[Start of section]

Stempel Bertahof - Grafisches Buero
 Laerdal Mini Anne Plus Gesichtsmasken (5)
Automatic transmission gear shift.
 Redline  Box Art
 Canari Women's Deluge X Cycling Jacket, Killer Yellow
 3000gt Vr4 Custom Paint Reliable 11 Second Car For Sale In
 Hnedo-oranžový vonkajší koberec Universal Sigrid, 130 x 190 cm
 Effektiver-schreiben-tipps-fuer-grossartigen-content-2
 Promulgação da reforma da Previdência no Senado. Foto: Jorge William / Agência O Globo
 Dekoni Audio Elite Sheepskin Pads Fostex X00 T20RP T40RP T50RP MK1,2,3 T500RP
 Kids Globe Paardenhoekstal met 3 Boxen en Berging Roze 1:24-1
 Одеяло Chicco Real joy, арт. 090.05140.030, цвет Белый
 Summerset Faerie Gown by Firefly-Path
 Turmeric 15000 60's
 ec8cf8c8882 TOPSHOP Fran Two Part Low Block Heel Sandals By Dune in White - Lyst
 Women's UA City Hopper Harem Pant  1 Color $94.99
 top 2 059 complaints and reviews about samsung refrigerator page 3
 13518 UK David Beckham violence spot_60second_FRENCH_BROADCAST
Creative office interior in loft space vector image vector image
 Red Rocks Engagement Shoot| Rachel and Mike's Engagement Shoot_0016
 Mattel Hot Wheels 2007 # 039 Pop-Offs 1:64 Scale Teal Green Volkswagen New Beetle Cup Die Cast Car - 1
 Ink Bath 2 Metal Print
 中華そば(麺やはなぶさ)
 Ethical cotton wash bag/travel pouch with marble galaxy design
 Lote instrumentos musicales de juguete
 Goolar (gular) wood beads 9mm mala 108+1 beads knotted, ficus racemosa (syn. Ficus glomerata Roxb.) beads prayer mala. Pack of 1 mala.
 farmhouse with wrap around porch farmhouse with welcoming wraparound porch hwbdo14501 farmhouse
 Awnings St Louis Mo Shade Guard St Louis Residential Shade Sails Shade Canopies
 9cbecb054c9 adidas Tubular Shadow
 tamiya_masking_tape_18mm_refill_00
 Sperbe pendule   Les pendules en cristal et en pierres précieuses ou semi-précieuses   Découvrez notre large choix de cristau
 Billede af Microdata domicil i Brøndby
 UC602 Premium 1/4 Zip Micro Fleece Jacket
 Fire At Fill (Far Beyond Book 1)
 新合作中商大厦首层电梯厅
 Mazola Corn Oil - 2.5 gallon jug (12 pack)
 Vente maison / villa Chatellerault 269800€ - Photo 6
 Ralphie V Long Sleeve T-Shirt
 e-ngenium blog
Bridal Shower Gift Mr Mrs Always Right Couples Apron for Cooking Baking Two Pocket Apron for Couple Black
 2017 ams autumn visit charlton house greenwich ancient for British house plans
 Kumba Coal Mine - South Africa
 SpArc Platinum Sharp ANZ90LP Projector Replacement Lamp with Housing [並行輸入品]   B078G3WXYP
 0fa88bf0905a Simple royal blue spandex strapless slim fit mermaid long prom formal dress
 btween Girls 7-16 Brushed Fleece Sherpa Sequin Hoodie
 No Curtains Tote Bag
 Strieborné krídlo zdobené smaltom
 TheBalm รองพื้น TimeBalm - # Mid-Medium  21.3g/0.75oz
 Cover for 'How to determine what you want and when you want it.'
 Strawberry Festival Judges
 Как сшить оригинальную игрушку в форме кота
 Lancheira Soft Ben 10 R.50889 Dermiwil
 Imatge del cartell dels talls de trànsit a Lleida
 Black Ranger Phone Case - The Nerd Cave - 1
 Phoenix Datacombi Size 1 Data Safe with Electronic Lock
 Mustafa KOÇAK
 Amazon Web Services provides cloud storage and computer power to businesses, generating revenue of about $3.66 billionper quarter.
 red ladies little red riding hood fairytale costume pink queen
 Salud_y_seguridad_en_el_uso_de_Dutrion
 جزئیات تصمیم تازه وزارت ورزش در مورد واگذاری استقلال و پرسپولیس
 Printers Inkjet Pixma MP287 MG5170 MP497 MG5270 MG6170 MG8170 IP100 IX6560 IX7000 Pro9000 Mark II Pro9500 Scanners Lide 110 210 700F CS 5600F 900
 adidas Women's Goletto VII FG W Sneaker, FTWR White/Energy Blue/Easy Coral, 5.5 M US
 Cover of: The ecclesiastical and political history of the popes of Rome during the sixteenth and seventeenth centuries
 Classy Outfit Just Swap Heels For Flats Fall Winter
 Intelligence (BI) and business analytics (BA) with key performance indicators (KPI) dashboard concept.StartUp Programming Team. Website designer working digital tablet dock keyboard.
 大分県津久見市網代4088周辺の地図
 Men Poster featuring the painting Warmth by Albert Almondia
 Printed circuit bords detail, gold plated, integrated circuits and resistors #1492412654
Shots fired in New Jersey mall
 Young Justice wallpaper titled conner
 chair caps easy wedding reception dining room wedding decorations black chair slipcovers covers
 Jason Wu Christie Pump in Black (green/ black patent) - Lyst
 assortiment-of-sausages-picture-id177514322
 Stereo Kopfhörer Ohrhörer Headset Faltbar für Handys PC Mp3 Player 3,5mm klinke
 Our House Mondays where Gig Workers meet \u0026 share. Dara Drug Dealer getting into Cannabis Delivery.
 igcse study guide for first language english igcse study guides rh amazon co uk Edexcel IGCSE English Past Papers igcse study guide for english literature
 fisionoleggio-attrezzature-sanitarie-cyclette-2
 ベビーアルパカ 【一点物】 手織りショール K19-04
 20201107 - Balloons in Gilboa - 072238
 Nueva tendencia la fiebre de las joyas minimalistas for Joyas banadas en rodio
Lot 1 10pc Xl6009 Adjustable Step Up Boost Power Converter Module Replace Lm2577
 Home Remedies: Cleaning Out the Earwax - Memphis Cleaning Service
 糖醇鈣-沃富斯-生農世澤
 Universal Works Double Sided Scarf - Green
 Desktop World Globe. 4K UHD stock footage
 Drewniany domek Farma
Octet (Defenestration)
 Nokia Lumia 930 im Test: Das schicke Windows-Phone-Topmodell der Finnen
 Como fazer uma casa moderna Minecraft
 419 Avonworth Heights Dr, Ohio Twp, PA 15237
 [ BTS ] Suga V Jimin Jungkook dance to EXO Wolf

[End of section]

→ What to produce
Copy out the full set of records precisely, leaving nothing out.

→ Answer for this exercise
Stempel Bertahof - Grafisches Buero
 Laerdal Mini Anne Plus Gesichtsmasken (5)
Automatic transmission gear shift.
 Redline  Box Art
 Canari Women's Deluge X Cycling Jacket, Killer Yellow
 3000gt Vr4 Custom Paint Reliable 11 Second Car For Sale In
 Hnedo-oranžový vonkajší koberec Universal Sigrid, 130 x 190 cm
 Effektiver-schreiben-tipps-fuer-grossartigen-content-2
 Promulgação da reforma da Previdência no Senado. Foto: Jorge William / Agência O Globo
 Dekoni Audio Elite Sheepskin Pads Fostex X00 T20RP T40RP T50RP MK1,2,3 T500RP
 Kids Globe Paardenhoekstal met 3 Boxen en Berging Roze 1:24-1
 Одеяло Chicco Real joy, арт. 090.05140.030, цвет Белый
 Summerset Faerie Gown by Firefly-Path
 Turmeric 15000 60's
 ec8cf8c8882 TOPSHOP Fran Two Part Low Block Heel Sandals By Dune in White - Lyst
 Women's UA City Hopper Harem Pant  1 Color $94.99
 top 2 059 complaints and reviews about samsung refrigerator page 3
 13518 UK David Beckham violence spot_60second_FRENCH_BROADCAST
Creative office interior in loft space vector image vector image
 Red Rocks Engagement Shoot| Rachel and Mike's Engagement Shoot_0016
 Mattel Hot Wheels 2007 # 039 Pop-Offs 1:64 Scale Teal Green Volkswagen New Beetle Cup Die Cast Car - 1
 Ink Bath 2 Metal Print
 中華そば(麺やはなぶさ)
 Ethical cotton wash bag/travel pouch with marble galaxy design
 Lote instrumentos musicales de juguete
 Goolar (gular) wood beads 9mm mala 108+1 beads knotted, ficus racemosa (syn. Ficus glomerata Roxb.) beads prayer mala. Pack of 1 mala.
 farmhouse with wrap around porch farmhouse with welcoming wraparound porch hwbdo14501 farmhouse
 Awnings St Louis Mo Shade Guard St Louis Residential Shade Sails Shade Canopies
 9cbecb054c9 adidas Tubular Shadow
 tamiya_masking_tape_18mm_refill_00
 Sperbe pendule   Les pendules en cristal et en pierres précieuses ou semi-précieuses   Découvrez notre large choix de cristau
 Billede af Microdata domicil i Brøndby
 UC602 Premium 1/4 Zip Micro Fleece Jacket
 Fire At Fill (Far Beyond Book 1)
 新合作中商大厦首层电梯厅
 Mazola Corn Oil - 2.5 gallon jug (12 pack)
 Vente maison / villa Chatellerault 269800€ - Photo 6
 Ralphie V Long Sleeve T-Shirt
 e-ngenium blog
Bridal Shower Gift Mr Mrs Always Right Couples Apron for Cooking Baking Two Pocket Apron for Couple Black
 2017 ams autumn visit charlton house greenwich ancient for British house plans
 Kumba Coal Mine - South Africa
 SpArc Platinum Sharp ANZ90LP Projector Replacement Lamp with Housing [並行輸入品]   B078G3WXYP
 0fa88bf0905a Simple royal blue spandex strapless slim fit mermaid long prom formal dress
 btween Girls 7-16 Brushed Fleece Sherpa Sequin Hoodie
 No Curtains Tote Bag
 Strieborné krídlo zdobené smaltom
 TheBalm รองพื้น TimeBalm - # Mid-Medium  21.3g/0.75oz
 Cover for 'How to determine what you want and when you want it.'
 Strawberry Festival Judges
 Как сшить оригинальную игрушку в форме кота
 Lancheira Soft Ben 10 R.50889 Dermiwil
 Imatge del cartell dels talls de trànsit a Lleida
 Black Ranger Phone Case - The Nerd Cave - 1
 Phoenix Datacombi Size 1 Data Safe with Electronic Lock
 Mustafa KOÇAK
 Amazon Web Services provides cloud storage and computer power to businesses, generating revenue of about $3.66 billionper quarter.
 red ladies little red riding hood fairytale costume pink queen
 Salud_y_seguridad_en_el_uso_de_Dutrion
 جزئیات تصمیم تازه وزارت ورزش در مورد واگذاری استقلال و پرسپولیس
 Printers Inkjet Pixma MP287 MG5170 MP497 MG5270 MG6170 MG8170 IP100 IX6560 IX7000 Pro9000 Mark II Pro9500 Scanners Lide 110 210 700F CS 5600F 900
 adidas Women's Goletto VII FG W Sneaker, FTWR White/Energy Blue/Easy Coral, 5.5 M US
 Cover of: The ecclesiastical and political history of the popes of Rome during the sixteenth and seventeenth centuries
 Classy Outfit Just Swap Heels For Flats Fall Winter
 Intelligence (BI) and business analytics (BA) with key performance indicators (KPI) dashboard concept.StartUp Programming Team. Website designer working digital tablet dock keyboard.
 大分県津久見市網代4088周辺の地図
 Men Poster featuring the painting Warmth by Albert Almondia
 Printed circuit bords detail, gold plated, integrated circuits and resistors #1492412654
Shots fired in New Jersey mall
 Young Justice wallpaper titled conner
 chair caps easy wedding reception dining room wedding decorations black chair slipcovers covers
 Jason Wu Christie Pump in Black (green/ black patent) - Lyst
 assortiment-of-sausages-picture-id177514322
 Stereo Kopfhörer Ohrhörer Headset Faltbar für Handys PC Mp3 Player 3,5mm klinke
 Our House Mondays where Gig Workers meet \u0026 share. Dara Drug Dealer getting into Cannabis Delivery.
 igcse study guide for first language english igcse study guides rh amazon co uk Edexcel IGCSE English Past Papers igcse study guide for english literature
 fisionoleggio-attrezzature-sanitarie-cyclette-2
 ベビーアルパカ 【一点物】 手織りショール K19-04
 20201107 - Balloons in Gilboa - 072238
 Nueva tendencia la fiebre de las joyas minimalistas for Joyas banadas en rodio
Lot 1 10pc Xl6009 Adjustable Step Up Boost Power Converter Module Replace Lm2577
 Home Remedies: Cleaning Out the Earwax - Memphis Cleaning Service
 糖醇鈣-沃富斯-生農世澤
 Universal Works Double Sided Scarf - Green
 Desktop World Globe. 4K UHD stock footage
 Drewniany domek Farma
Octet (Defenestration)
 Nokia Lumia 930 im Test: Das schicke Windows-Phone-Topmodell der Finnen
 Como fazer uma casa moderna Minecraft
 419 Avonworth Heights Dr, Ohio Twp, PA 15237
 [ BTS ] Suga V Jimin Jungkook dance to EXO Wolf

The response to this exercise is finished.